Dans le cours de cette journée, les troupes qui accouraient des plaines de la Champagne à la suite de Napoléon achevèrent d’arriver, et vinrent prendre position, à leur tour, entre Fontainebleau et la ligne de l’Essonne. Marmont et Mortier n’étaient pas également les seuls maréchaux qui eussent alors rejoint le quartier général impérial : Moncey, Lefebvre, Ney, Macdonald, Oudinot, Berthier, s’y étaient successivement rendus. Un seul ministre, le duc de Bassano, se trouvait à Fontainebleau ; le duc de Vicence remplissait une mission près des souverains alliés : tous les autres chefs d’administration, partis avec l’Impératrice ou le roi Joseph, étaient à Blois.

Le 1er avril, Napoléon, campé à Fontainebleau, avec son avant-garde postée à une journée de marche de Paris, avait donc 50,000 hommes, au moins, c’est-à-dire toute une armée réunie sous sa main. En se jetant dans la capitale, le soir du 30 mars, soit seul, ainsi qu’il le voulait, soit même à la tête d’un certain nombre de soldats, l’Empereur aurait fait un acte de témérité ; car, maîtres de toutes les collines au nord de Paris, ayant tous leurs fronts défendus par d’immenses lignes d’artillerie, les Alliés, du haut de ces rampes, auraient opposé une résistance que Napoléon n’aurait pu vaincre qu’au prix d’immenses sacrifices. Mais la position de l’ennemi, depuis le 31, était changée : les souverains avaient commis l’inconcevable faute de quitter cette ligne de hauteurs si difficilement abordables, pour descendre dans Paris et pour éparpiller leurs soldats sur les quais, les promenades, les boulevards extérieurs, et sur les différents chemins qui conduisent à Fontainebleau. Dans ces conditions, un effort de nos troupes, prompt, furieux, et secondé par le soulèvement de quelques quartiers du centre et des faubourgs, empêcherait évidemment la jonction de ces tronçons épars, isolerait les principaux chefs et jetterait dans chaque colonne, ainsi séparée, une épouvante et une démoralisation assez fortes pour paralyser toute résistance sérieuse. Ce coup d’audace, le général Bonaparte l’aurait tenté sur-le-champ ; l’empereur Napoléon, durant quatre jours qui furent quatre siècles pour sa cause, hésita et attendit. Il essayait de négocier.
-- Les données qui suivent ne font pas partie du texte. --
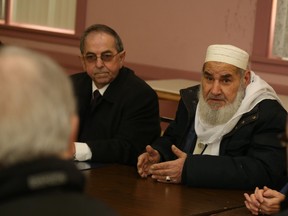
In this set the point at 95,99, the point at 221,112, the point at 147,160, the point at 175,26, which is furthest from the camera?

Le duc de Vicence, comme on l’a vu, s’était rendu le matin du 31 au château de Bondy, alors quartier général des souverains alliés. Le duc avait longtemps résidé à Saint-Pétersbourg comme ambassadeur de Napoléon : ce séjour ne l’avait seulement pas mis en relation officielle avec Alexandre ; des rapports plus intimes, fondés sur le caractère et sur les qualités personnelles du duc, s’étaient établis. Ces rapports, l’absence avait pu les rompre ; ils n’étaient pas oubliés. L’accueil du Tzar fut empressé, cordial. Mais, aux premiers mots que voulut prononcer Caulaincourt sur la situation politique, Alexandre l’arrêta, et lui dit qu’absorbé par les soins de son entrée dans la capitale française il était forcé de remettre au lendemain toute discussion sérieuse. « Il est bien tard ! » s’écria Alexandre, lorsqu’ils se revirent le 1er avril. — Ce mot n’impliquait pas un parti pris irrévocable. Le duc de Vicence, encouragé, développa toutes les ressources, toutes les chances qui restaient à Napoléon ; sa chaleur, ses instances, entraînèrent Alexandre ; le 2, au soir, quand le Sénat avait déjà rendu son décret de déchéance, le duc fut congédié avec ces paroles : « Que Napoléon abdique, et l’on s’entendra peut-être pour la régence. »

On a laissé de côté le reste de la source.